How do leaders lead through uncertainty in a fast-changing and unpredictable world?

Leadership represents the responsibility and the courage to make decisions within a set of circumstances you don’t always control. Particularly in times of uncertainty, it becomes crucial for the leader to collect all available information to make the best decision within timeframes and organisational goals. A good leader empowers and motivates their followers and partners to be pro-active intelligence agents. Understanding the mechanisms and methodology of data collection and analysis becomes crucial in assessing the situation and reducing the number of assumptions that decisions are based upon.

What responsibility do leaders have to drive an ethical business climate?

This should come from a leader’s moral and ethical standards and less from externalities like legal and political landscapes. Hence, a leader’s responsibility in this sense still remains to motivate their followers to act according to ethical standards. The growing demand for increased transparency and higher visibility of organisational responsibility reduces the chances for ethically irresponsible leaders to stay in the shadows. More open business cultures and increased social pressure mean people are less ignorant about and tolerant of misalignment between general social ethical standards and organisational behaviours. Hence there is an increased pressure on leaders to communicate, monitor and fix behaviours that might lead to unethical business climates.

What skill set do leaders need to develop to take companies to the next level globally?

One of the big challenges for business is decentralisation of processes through remote work and globalisation, and increased pace of technological development which drives cultural complexity for many organisations.
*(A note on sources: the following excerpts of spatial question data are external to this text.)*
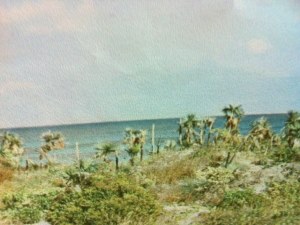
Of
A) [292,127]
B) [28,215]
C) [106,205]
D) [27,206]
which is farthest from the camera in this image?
[292,127]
These drivers often lead to an increased demand for dynamic strategies with high dependability on sensing the internal and external changes. Understanding the underlying mechanisms of such changes can introduce better predictability into company processes and the leader’s role is to establish an environment where such ‘intelligent’ behaviour is an inherent component of business culture. Hence, leaders should motivate their followers to understand and become part of the business culture, and to identify possible improvements that would benefit a company’s vision and goals in a dynamic environment.

And the final word goes to CJBS Careers Consultant and Occupational Psychologist, David Cook

David Cook, MBA Careers coach.
David Cook, MBA Careers consultant

David advises leaders globally in fields such as tech-science, healthcare, engineering and new ventures.
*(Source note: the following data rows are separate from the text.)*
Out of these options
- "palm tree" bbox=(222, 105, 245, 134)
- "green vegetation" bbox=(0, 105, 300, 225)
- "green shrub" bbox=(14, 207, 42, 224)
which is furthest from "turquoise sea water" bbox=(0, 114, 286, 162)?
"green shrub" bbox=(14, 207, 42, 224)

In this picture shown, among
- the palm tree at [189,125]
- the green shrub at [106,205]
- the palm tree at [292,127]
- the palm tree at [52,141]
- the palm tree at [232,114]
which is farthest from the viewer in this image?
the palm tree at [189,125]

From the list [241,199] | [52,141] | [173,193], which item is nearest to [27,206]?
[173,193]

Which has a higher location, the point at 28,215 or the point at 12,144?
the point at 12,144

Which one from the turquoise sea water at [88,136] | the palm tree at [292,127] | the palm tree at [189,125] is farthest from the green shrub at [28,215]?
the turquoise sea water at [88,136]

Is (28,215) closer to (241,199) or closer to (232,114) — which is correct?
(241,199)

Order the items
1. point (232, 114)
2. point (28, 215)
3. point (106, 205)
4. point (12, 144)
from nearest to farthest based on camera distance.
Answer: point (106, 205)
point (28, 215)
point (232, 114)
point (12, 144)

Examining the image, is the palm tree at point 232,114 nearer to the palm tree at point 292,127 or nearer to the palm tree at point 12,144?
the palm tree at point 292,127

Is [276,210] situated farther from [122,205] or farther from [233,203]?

Leaders don’t lead alone, and you will inevitably, therefore, find yourself on management teams and boards. But in my experience, despite the seismic changes businesses have had to grapple with in recent decades, with the advent of the digital revolution and globalisation, leadership teams in many cases haven’t moved with the times; tending to be insufficiently in touch with their workforce and lacking in diversity, both of which are very dangerous for any business. Boards and Executive teams are still too male and pale and do not do enough to bring diverse voices in from all parts of the business to grapple with the complexity, disruption, and requisite organisational agility now needed for sustained success. There is still a lot of ego and hubris with leaders failing to commit to the hard – but ultimately rewarding – on-going work of self-awareness and to understand the humility that needs to go with leadership – admitting you’re not an expert in everything and you haven’t got all the answers.
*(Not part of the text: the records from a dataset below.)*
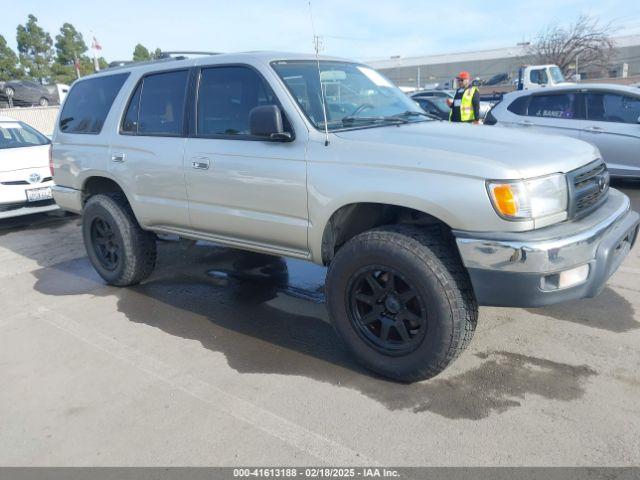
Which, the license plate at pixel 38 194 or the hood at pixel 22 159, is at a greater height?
the hood at pixel 22 159

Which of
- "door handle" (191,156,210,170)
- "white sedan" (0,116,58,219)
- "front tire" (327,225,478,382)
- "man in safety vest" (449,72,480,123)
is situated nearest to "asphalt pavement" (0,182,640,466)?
"front tire" (327,225,478,382)

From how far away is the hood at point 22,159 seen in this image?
24.5ft

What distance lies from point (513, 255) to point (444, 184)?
51cm

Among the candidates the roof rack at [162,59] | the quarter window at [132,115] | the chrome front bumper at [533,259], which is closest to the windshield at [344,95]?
the roof rack at [162,59]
To be a successful leader, you will need to continually work on your self-awareness, especially understanding and managing your own behavioural tendencies, if others in the organisation, who will mimic yours – are to mirror productive habits. You will need to practice humility in learning from others and influencing your executive and board to engage deeper with the business at all levels, really understand your employees and what motivates them to bring their best to work, and bring their voices into the everyday practice of management.